● **Your assignment**
Each record below must be reproduced exactly as it reads, with its images omitted.

● **Entries provided**
-----

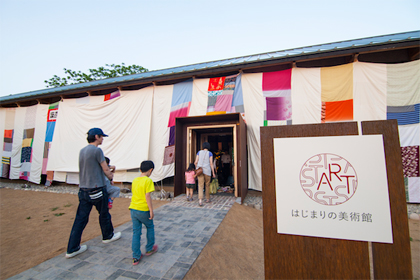 Report about the Hajimari Art Center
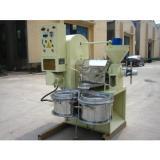 Small canola oil press machine,80-600 kg/h household hot sale oil equipment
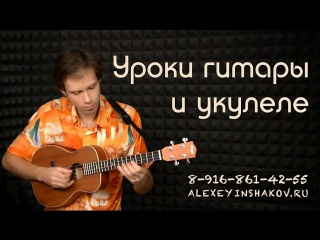 Уроки гитары и укулеле Алексея Иншакова
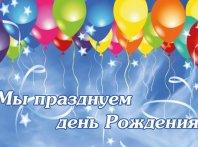 День Рождения Компании, нам 12 лет!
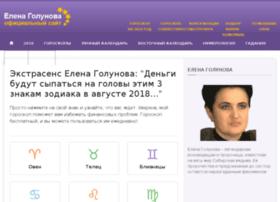 Golunova-horos.ru thumbnail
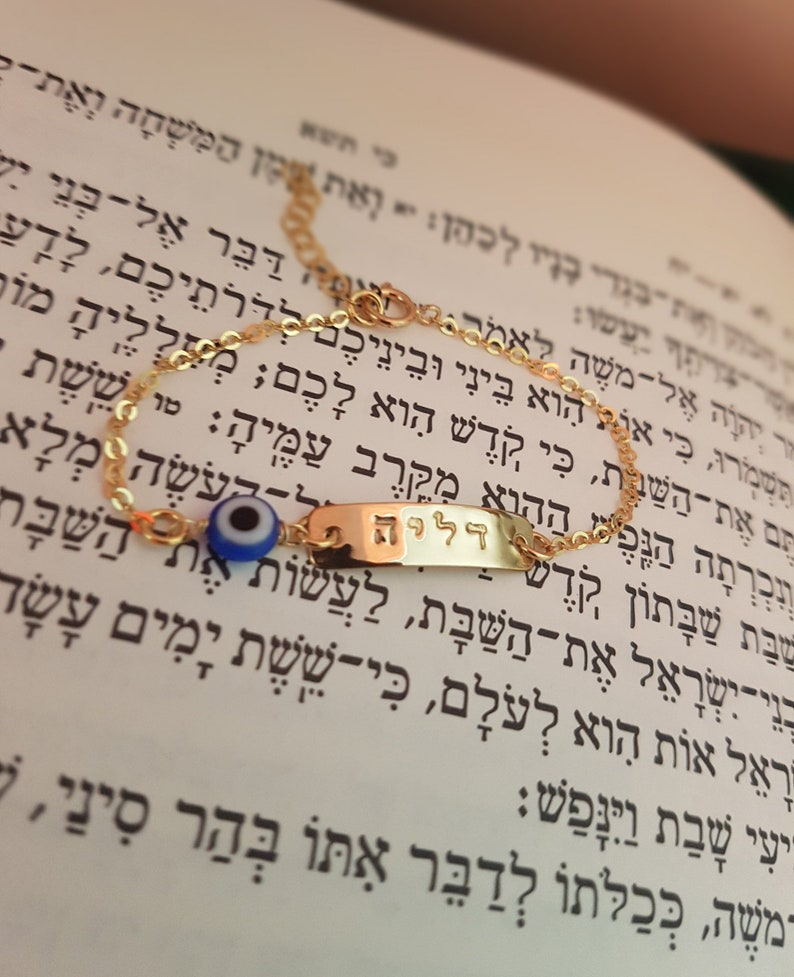 Tiny Blue Evil Eye Bracelet with Baby Name-Hebrew or English Name  Bracelet-Baby Girl Bracelet-Boy Bracelet-Protection Name Jewelry for Kids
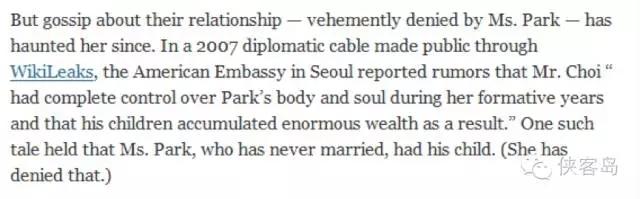 闺蜜父亲:朴槿惠和我是精神世界的夫妻 - 一统江山 - 一统江山的博客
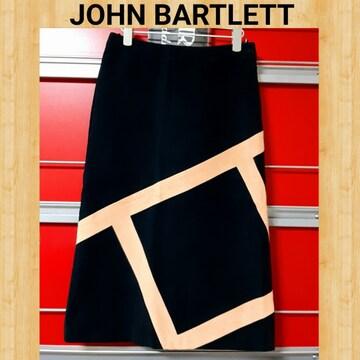 JOHN BARTLETT ジョンバートレット イタリア製 スカート ブルーベルジャパン 40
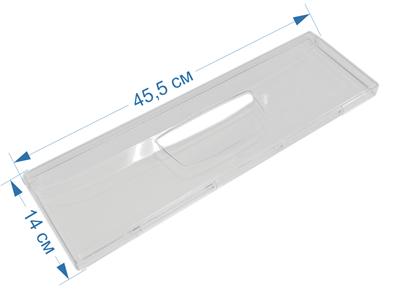 Панель ящика (узкая) для холодильников Ariston, Indesit, Stinol, Whirlpool 283275, 857284, C00283275, C00857284, W14805553500, 148032953 - фото 7354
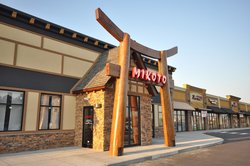 Mikoto Japanese  Mikoto Steakhouse & Sushi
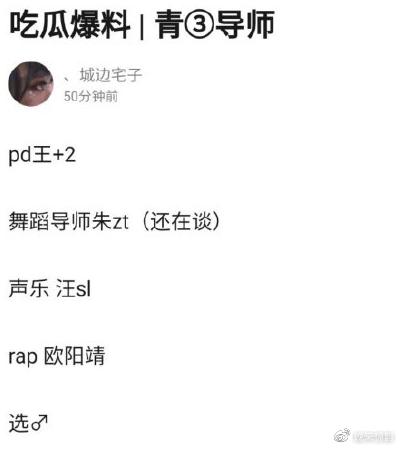 网传《青春有你3》制作人、导师名单!蔡徐坤连任制作人?王嘉尔、汪苏泷、朱正廷也加盟?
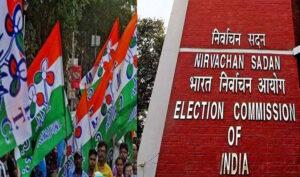 EC VS TMC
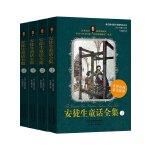 安徒生童话全集(全四册):中小学生必读丛书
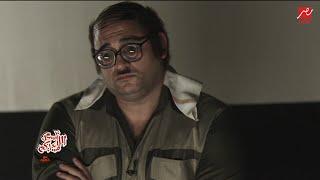 getlinkyoutube.com-اسعد الله مساءكم   اختبار التمثيل لـ أبو حفيظة أمام المخرج عمرو سلامة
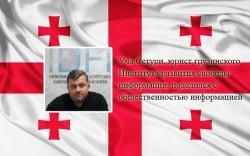 Путь цифрового вещания в Грузии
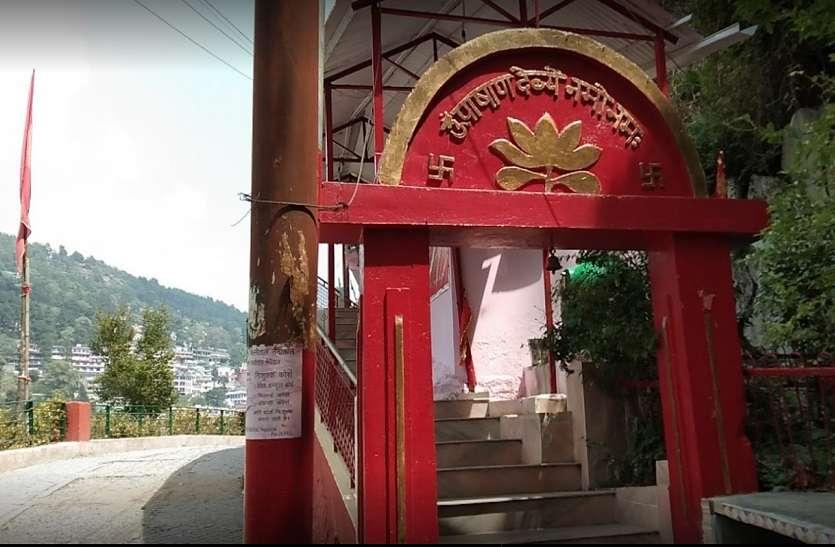 मां भगवती का मंदिर :  जहां का पवित्र चमत्कारी जल करता है ये खास काम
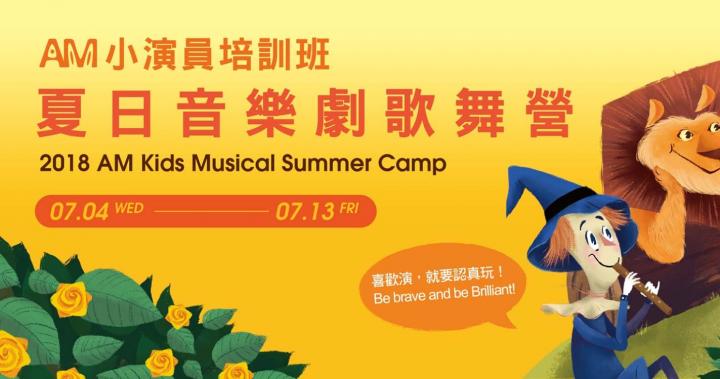 2018 小演員培訓班:夏日音樂劇歌舞營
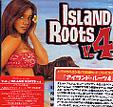 island-roots4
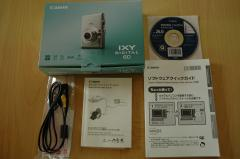 DSC_0725_convert_20081101072617.jpg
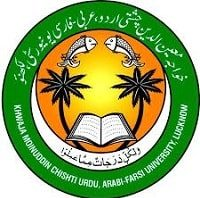 KMCUAFU Teaching Jobs
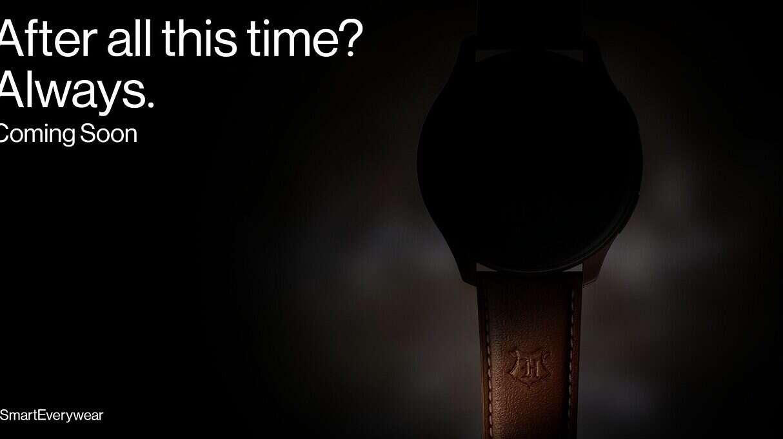 Nadchodzi OnePlus Watch Harry Potter Edition, czyli idealny gadżet dla fanów serii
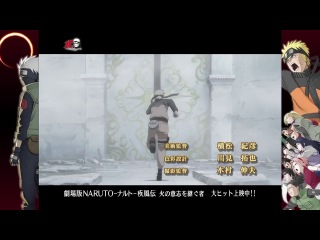 [AniTousen] Naruto Shippuuden Opening 5 | TV Movie 6 OP01 | RAW [TV Version]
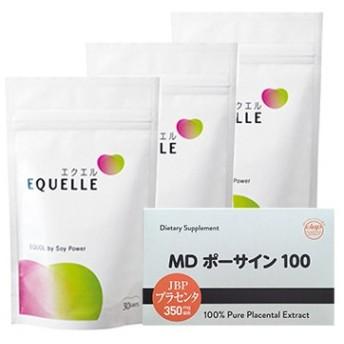 大塚製薬 エクエル パウチ 120粒入り×3袋 + MDポーサイン100 (お試し5日分) エクオール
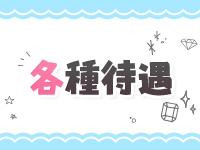 Club ACE~クラブエース~ 山口店で働くメリット3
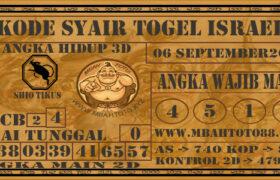 Syair Togel Israel 06 September 2020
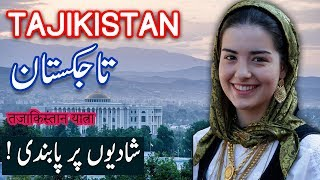 Travel To Tajikitan   tajikistan history documentary in urdu and hindi   spider tv   تاجکستان کی سیر
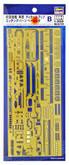 Hasegawa QG64 72164 Detail Up Etched Parts Basic B IJN Junyo 1/350 scale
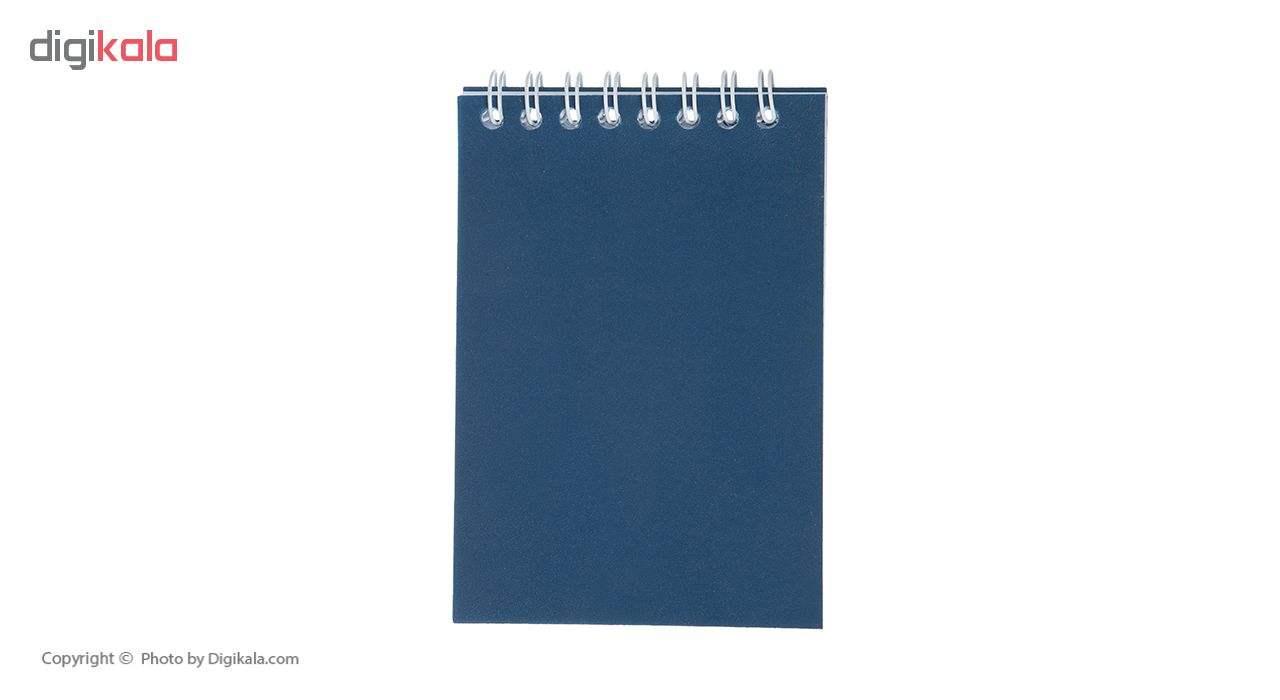 دفترچه یادداشت آونگ کد 001 main 1 1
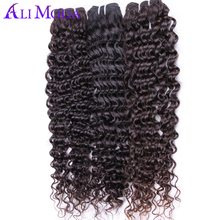 Ali Moda Hair Brazilian Deep Wave Hair Weave Bundles 100% Human Hair extensions 1pc/lot Natural Black Non Remy Hair Weft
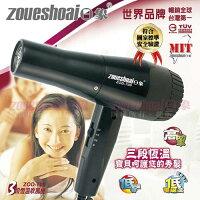 美容家電到【日象】三段恆溫吹風機 ZOD-700(黑色)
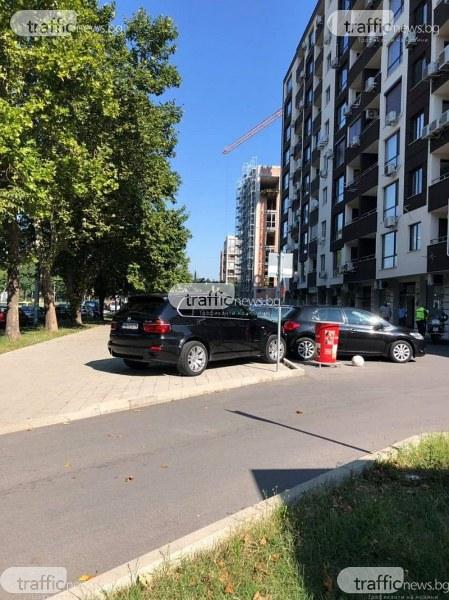 Куриоз! Трябва ли да стане ПТП, за да глобят неправилно паркирал?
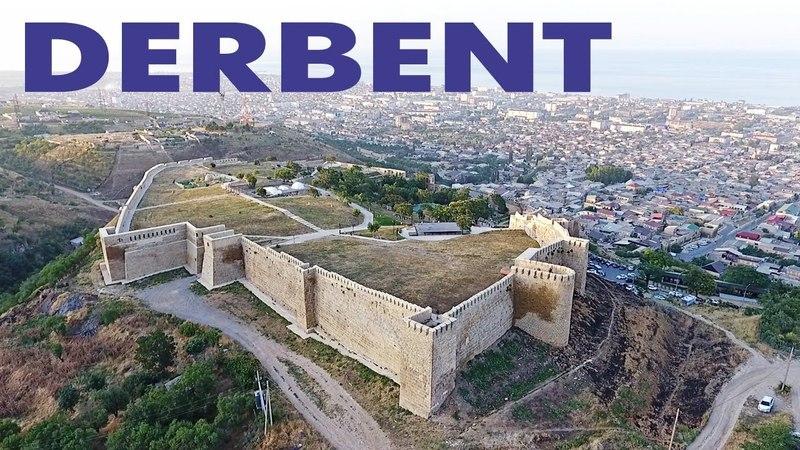 Дагестан Дербент крепость Нарын-Кала с высоты птичьего полета
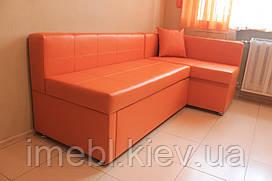 Мягкий кухонный уголок со спальным местом (Оранжевый)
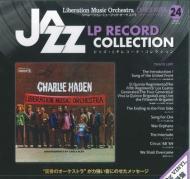 隔週刊 ジャズ・LPレコード・コレクション 24号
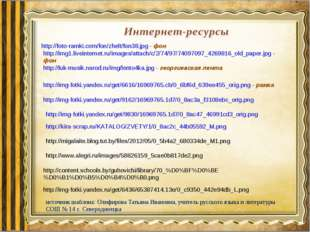 http://foto-ramki.com/fon/zhelt/fon38.jpg - фон http://img1.liveinternet.ru/i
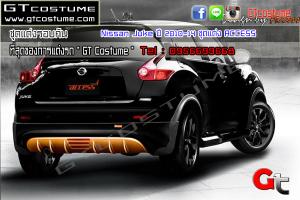 gtcostume Nissan Juke ปี 2010-14 ชุดแต่ง ACCESS 2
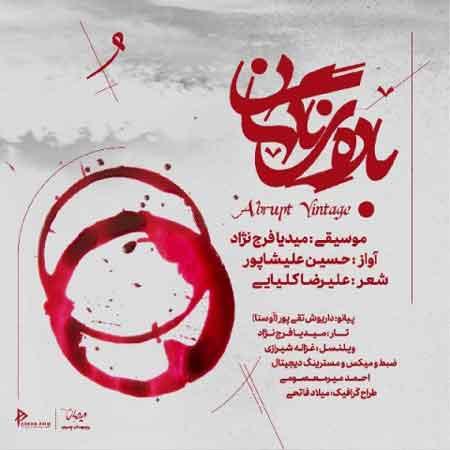 دانلود آهنگ جدید حسین علیشاپور باده ی ناگهان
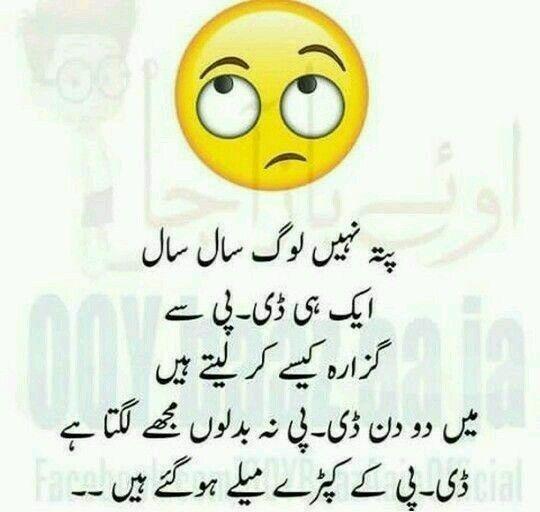 Jokes Urdu Funny Funny Joke Quote Funny Words Urdu Funny Quotes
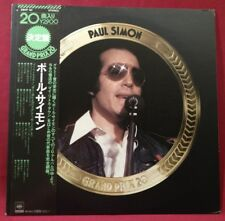 PAUL SIMON  GRAND PRIX 20 CBS/SONY 29AP 42 Japan OBI VINYL LP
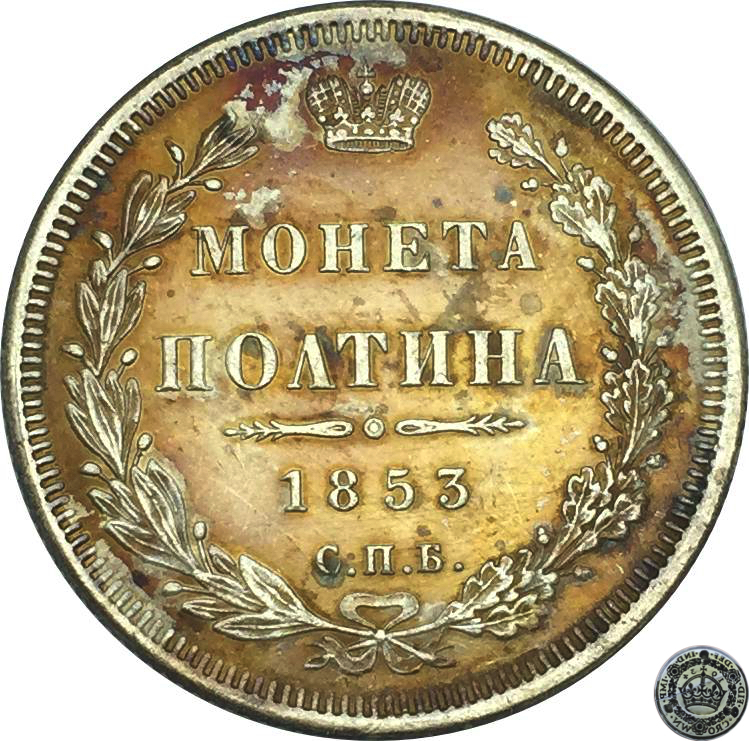 Russia Coins 1853 C.N.B H.I Poltina 1/2 Rouble Nicholas I Crowned Double Imperial Eagle Brass Silver Plated Copy Coin ...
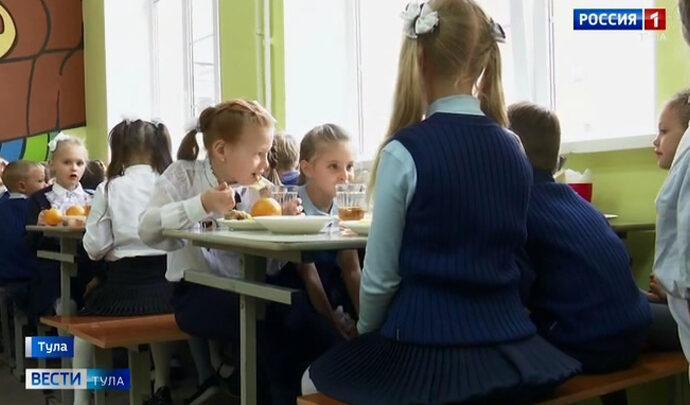 Корреспондент «Вестей» выяснила, чем кормят в тульских школах
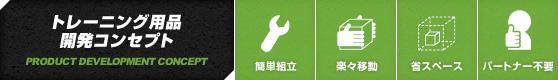 【新春初売セット】
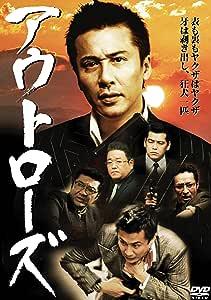 アウトローズ [DVD]
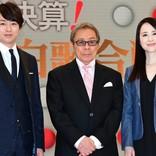櫻井翔、『平成紅白歌合戦』で北島三郎&松田聖子と共演「本当に嬉しく光栄」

-----

● **Exercise result**
 Report about the Hajimari Art Center
 Small canola oil press machine,80-600 kg/h household hot sale oil equipment
 Уроки гитары и укулеле Алексея Иншакова
 День Рождения Компании, нам 12 лет!
 Golunova-horos.ru thumbnail
 Tiny Blue Evil Eye Bracelet with Baby Name-Hebrew or English Name  Bracelet-Baby Girl Bracelet-Boy Bracelet-Protection Name Jewelry for Kids
 闺蜜父亲:朴槿惠和我是精神世界的夫妻 - 一统江山 - 一统江山的博客
 JOHN BARTLETT ジョンバートレット イタリア製 スカート ブルーベルジャパン 40
 Панель ящика (узкая) для холодильников Ariston, Indesit, Stinol, Whirlpool 283275, 857284, C00283275, C00857284, W14805553500, 148032953 - фото 7354
 Mikoto Japanese  Mikoto Steakhouse & Sushi
 网传《青春有你3》制作人、导师名单!蔡徐坤连任制作人?王嘉尔、汪苏泷、朱正廷也加盟?
 EC VS TMC
 安徒生童话全集(全四册):中小学生必读丛书
 getlinkyoutube.com-اسعد الله مساءكم   اختبار التمثيل لـ أبو حفيظة أمام المخرج عمرو سلامة
 Путь цифрового вещания в Грузии
 मां भगवती का मंदिर :  जहां का पवित्र चमत्कारी जल करता है ये खास काम
 2018 小演員培訓班:夏日音樂劇歌舞營
 island-roots4
 DSC_0725_convert_20081101072617.jpg
 KMCUAFU Teaching Jobs
 Nadchodzi OnePlus Watch Harry Potter Edition, czyli idealny gadżet dla fanów serii
 [AniTousen] Naruto Shippuuden Opening 5 | TV Movie 6 OP01 | RAW [TV Version]
 大塚製薬 エクエル パウチ 120粒入り×3袋 + MDポーサイン100 (お試し5日分) エクオール
 Club ACE~クラブエース~ 山口店で働くメリット3
 Syair Togel Israel 06 September 2020
 Travel To Tajikitan   tajikistan history documentary in urdu and hindi   spider tv   تاجکستان کی سیر
 Hasegawa QG64 72164 Detail Up Etched Parts Basic B IJN Junyo 1/350 scale
 دفترچه یادداشت آونگ کد 001 main 1 1
 Ali Moda Hair Brazilian Deep Wave Hair Weave Bundles 100% Human Hair extensions 1pc/lot Natural Black Non Remy Hair Weft
 美容家電到【日象】三段恆溫吹風機 ZOD-700(黑色)
 Куриоз! Трябва ли да стане ПТП, за да глобят неправилно паркирал?
 Дагестан Дербент крепость Нарын-Кала с высоты птичьего полета
 Мягкий кухонный уголок со спальным местом (Оранжевый)
 隔週刊 ジャズ・LPレコード・コレクション 24号
 http://foto-ramki.com/fon/zhelt/fon38.jpg - фон http://img1.liveinternet.ru/i
 gtcostume Nissan Juke ปี 2010-14 ชุดแต่ง ACCESS 2
 دانلود آهنگ جدید حسین علیشاپور باده ی ناگهان
 Jokes Urdu Funny Funny Joke Quote Funny Words Urdu Funny Quotes
 PAUL SIMON  GRAND PRIX 20 CBS/SONY 29AP 42 Japan OBI VINYL LP
 Russia Coins 1853 C.N.B H.I Poltina 1/2 Rouble Nicholas I Crowned Double Imperial Eagle Brass Silver Plated Copy Coin ...
 Корреспондент «Вестей» выяснила, чем кормят в тульских школах
 【新春初売セット】
 アウトローズ [DVD]
櫻井翔、『平成紅白歌合戦』で北島三郎&松田聖子と共演「本当に嬉しく光栄」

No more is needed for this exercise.